What you should do:
Count the lines in the items below that include the word "centimetres", and reply with that number alone.

+===+

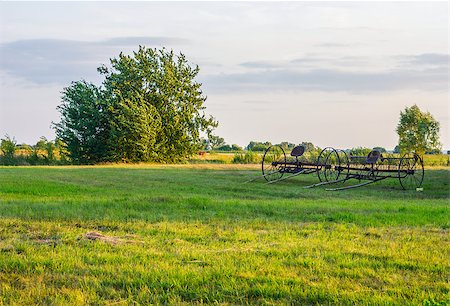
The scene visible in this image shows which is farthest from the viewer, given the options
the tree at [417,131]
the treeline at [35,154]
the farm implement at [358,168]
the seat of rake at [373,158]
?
the tree at [417,131]

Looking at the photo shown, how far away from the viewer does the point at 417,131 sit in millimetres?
47781

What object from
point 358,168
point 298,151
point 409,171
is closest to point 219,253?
point 409,171

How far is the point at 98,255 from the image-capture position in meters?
5.92

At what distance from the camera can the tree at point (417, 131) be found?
155ft

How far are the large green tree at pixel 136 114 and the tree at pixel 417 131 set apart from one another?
19195 mm

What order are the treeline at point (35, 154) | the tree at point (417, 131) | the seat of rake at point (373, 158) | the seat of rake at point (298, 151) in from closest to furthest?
the seat of rake at point (373, 158) < the seat of rake at point (298, 151) < the treeline at point (35, 154) < the tree at point (417, 131)

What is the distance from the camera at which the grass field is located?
15.1ft

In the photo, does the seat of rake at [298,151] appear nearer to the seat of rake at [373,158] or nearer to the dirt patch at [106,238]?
the seat of rake at [373,158]

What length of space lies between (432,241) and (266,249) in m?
2.39

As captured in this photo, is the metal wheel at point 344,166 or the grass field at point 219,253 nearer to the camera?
the grass field at point 219,253

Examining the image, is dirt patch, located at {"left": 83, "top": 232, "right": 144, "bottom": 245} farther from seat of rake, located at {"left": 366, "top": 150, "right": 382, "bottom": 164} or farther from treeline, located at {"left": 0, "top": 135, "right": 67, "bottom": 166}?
treeline, located at {"left": 0, "top": 135, "right": 67, "bottom": 166}

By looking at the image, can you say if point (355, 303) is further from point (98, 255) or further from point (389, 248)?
point (98, 255)

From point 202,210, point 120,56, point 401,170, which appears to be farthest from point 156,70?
point 202,210

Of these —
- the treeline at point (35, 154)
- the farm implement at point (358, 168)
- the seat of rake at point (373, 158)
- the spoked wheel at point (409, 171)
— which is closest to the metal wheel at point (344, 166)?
the farm implement at point (358, 168)
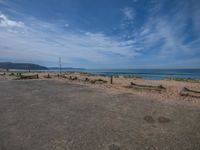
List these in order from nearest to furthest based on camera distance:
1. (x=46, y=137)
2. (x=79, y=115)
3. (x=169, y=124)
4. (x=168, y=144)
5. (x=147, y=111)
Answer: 1. (x=168, y=144)
2. (x=46, y=137)
3. (x=169, y=124)
4. (x=79, y=115)
5. (x=147, y=111)

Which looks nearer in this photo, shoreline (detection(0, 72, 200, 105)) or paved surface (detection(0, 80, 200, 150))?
paved surface (detection(0, 80, 200, 150))

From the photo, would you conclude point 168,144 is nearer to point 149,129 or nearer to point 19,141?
point 149,129

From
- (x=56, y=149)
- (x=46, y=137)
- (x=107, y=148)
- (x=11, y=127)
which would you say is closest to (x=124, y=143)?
(x=107, y=148)

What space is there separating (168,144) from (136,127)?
48.6 inches

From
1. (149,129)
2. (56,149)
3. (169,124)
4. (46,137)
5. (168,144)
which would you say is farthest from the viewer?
(169,124)

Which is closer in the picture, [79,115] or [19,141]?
[19,141]

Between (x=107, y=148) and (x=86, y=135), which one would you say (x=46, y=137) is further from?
(x=107, y=148)

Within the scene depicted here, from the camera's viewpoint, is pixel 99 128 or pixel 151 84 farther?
pixel 151 84

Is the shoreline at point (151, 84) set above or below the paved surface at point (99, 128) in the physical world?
above

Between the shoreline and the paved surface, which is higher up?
the shoreline

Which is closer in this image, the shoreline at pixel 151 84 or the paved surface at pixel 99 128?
the paved surface at pixel 99 128

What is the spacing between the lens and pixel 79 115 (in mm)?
6113

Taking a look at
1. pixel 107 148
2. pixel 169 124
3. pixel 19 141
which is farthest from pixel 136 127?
pixel 19 141

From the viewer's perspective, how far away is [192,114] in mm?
6246
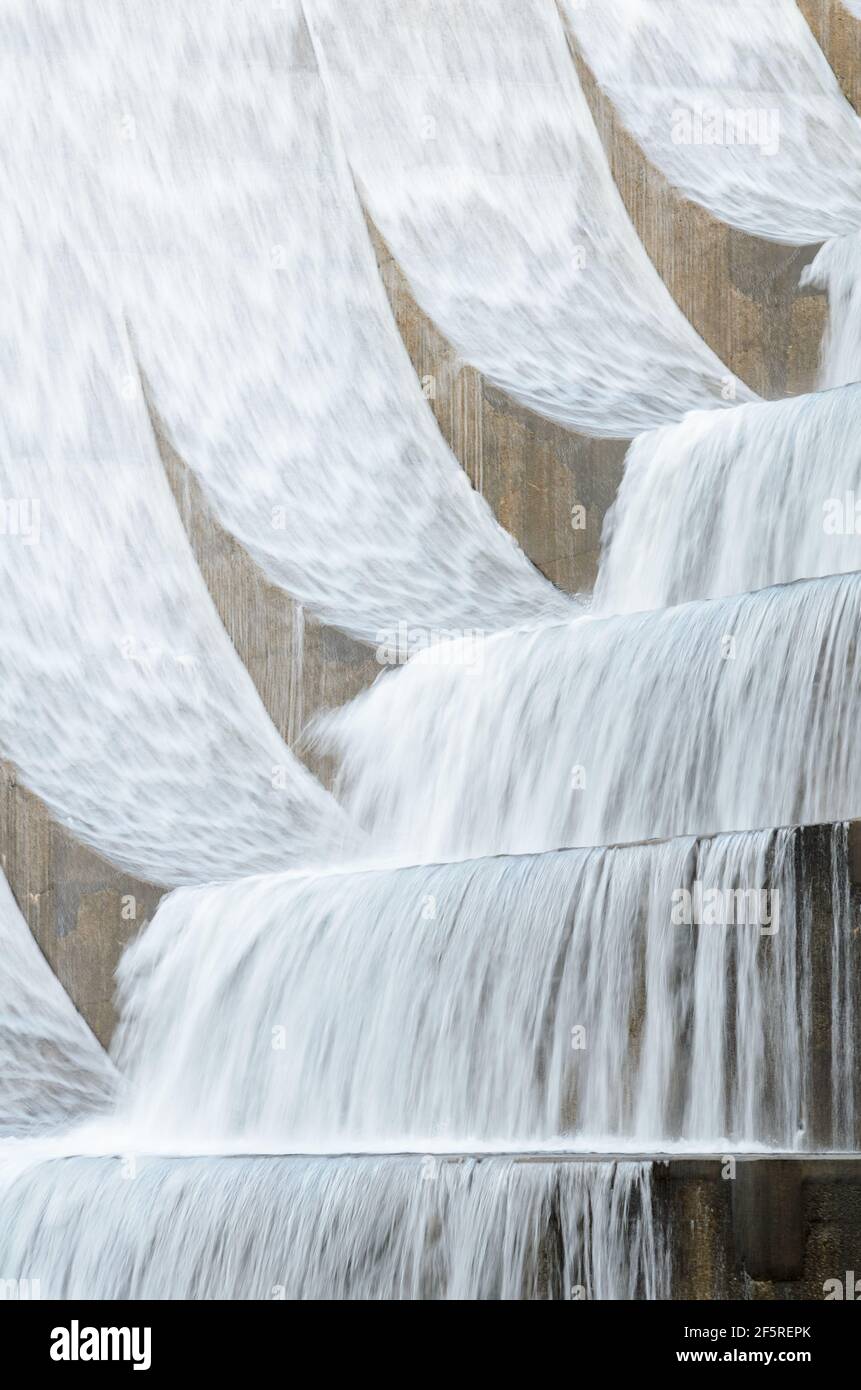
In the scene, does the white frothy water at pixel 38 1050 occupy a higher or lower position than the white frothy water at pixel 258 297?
lower

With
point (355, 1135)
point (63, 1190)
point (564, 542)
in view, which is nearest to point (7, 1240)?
point (63, 1190)

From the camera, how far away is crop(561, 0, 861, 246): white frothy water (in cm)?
1545

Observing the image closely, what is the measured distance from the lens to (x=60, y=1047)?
1291 centimetres

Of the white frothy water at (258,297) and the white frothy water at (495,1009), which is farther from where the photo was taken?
the white frothy water at (258,297)

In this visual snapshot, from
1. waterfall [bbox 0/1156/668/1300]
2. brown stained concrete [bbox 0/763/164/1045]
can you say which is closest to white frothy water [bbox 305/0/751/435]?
brown stained concrete [bbox 0/763/164/1045]

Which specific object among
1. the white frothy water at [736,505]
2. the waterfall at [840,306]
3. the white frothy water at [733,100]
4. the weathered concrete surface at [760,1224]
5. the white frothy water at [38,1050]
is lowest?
the white frothy water at [38,1050]

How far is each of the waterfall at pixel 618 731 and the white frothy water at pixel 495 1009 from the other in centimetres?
84

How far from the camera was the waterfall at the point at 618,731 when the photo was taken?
9.67 m

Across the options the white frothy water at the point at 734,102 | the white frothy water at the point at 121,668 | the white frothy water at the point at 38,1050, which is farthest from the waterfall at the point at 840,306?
the white frothy water at the point at 38,1050

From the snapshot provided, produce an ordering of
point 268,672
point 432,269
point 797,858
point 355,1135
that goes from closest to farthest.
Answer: point 797,858, point 355,1135, point 268,672, point 432,269

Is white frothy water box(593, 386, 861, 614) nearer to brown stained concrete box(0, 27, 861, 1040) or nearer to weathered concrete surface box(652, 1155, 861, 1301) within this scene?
brown stained concrete box(0, 27, 861, 1040)

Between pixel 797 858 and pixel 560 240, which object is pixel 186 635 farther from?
pixel 797 858

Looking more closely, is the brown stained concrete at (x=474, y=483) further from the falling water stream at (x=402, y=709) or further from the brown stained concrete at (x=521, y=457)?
the falling water stream at (x=402, y=709)

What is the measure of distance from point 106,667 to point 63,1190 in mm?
4235
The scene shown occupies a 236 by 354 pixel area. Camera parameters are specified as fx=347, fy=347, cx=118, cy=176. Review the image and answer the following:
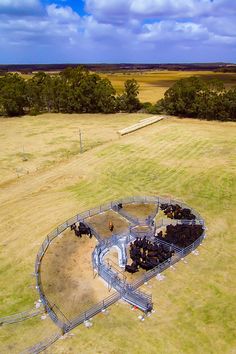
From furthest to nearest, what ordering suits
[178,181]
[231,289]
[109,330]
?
1. [178,181]
2. [231,289]
3. [109,330]

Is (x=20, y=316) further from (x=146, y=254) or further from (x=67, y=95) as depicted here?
(x=67, y=95)

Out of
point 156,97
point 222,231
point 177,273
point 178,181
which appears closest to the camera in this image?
point 177,273

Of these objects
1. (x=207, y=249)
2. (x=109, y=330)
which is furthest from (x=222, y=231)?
(x=109, y=330)

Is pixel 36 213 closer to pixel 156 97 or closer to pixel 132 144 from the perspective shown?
pixel 132 144

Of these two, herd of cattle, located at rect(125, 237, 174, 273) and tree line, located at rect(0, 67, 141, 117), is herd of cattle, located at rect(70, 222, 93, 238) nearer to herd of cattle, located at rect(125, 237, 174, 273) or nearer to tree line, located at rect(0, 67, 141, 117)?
herd of cattle, located at rect(125, 237, 174, 273)

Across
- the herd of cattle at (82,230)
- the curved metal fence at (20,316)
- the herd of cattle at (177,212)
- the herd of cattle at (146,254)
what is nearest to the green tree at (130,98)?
the herd of cattle at (177,212)

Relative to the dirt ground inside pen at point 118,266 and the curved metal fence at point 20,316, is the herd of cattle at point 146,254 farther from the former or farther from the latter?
the curved metal fence at point 20,316

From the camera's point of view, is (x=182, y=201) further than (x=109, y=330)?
Yes
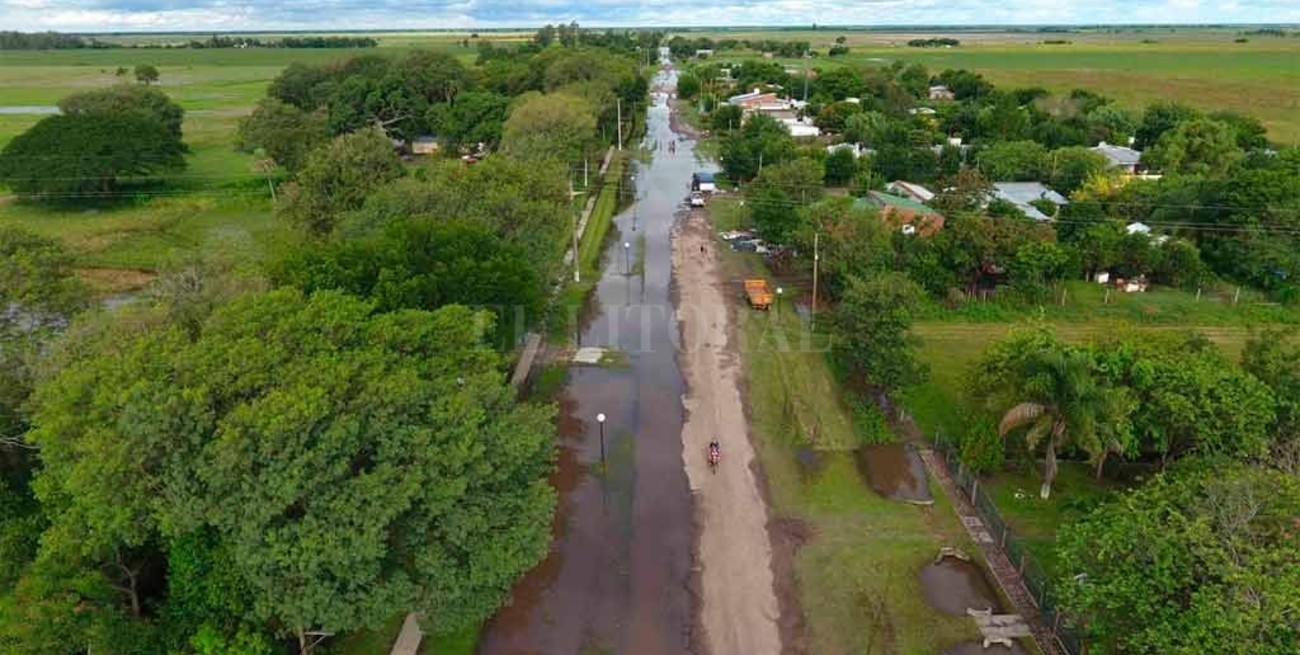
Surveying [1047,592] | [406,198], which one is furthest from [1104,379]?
[406,198]

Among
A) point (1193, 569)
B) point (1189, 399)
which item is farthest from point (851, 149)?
point (1193, 569)

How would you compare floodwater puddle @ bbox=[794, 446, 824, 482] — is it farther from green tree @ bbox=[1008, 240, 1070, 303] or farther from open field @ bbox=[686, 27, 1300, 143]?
open field @ bbox=[686, 27, 1300, 143]

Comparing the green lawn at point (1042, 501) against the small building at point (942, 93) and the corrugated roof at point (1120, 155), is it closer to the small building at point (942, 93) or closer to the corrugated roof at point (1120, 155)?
the corrugated roof at point (1120, 155)

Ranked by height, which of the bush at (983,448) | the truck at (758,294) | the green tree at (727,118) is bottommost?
the bush at (983,448)

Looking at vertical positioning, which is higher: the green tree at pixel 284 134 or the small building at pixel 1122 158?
the green tree at pixel 284 134

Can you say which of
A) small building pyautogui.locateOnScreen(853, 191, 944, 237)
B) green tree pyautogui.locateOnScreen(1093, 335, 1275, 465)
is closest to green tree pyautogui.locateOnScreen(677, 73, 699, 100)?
small building pyautogui.locateOnScreen(853, 191, 944, 237)

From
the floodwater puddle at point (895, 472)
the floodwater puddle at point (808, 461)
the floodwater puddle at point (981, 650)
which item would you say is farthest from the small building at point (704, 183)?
the floodwater puddle at point (981, 650)

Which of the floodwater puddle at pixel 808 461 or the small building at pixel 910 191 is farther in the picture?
the small building at pixel 910 191
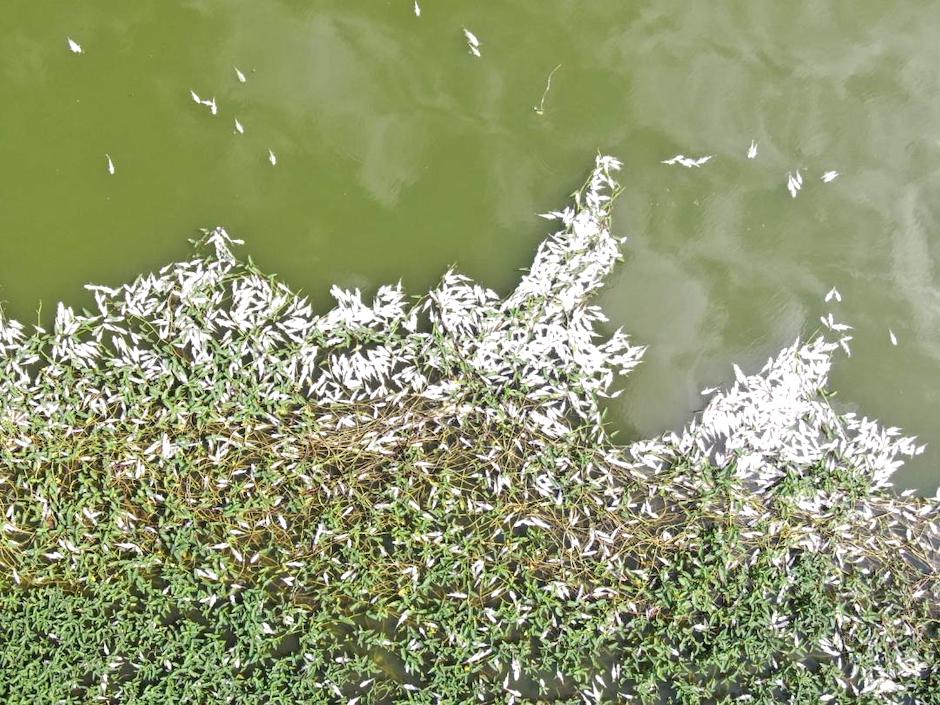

+===+

Written answer:
2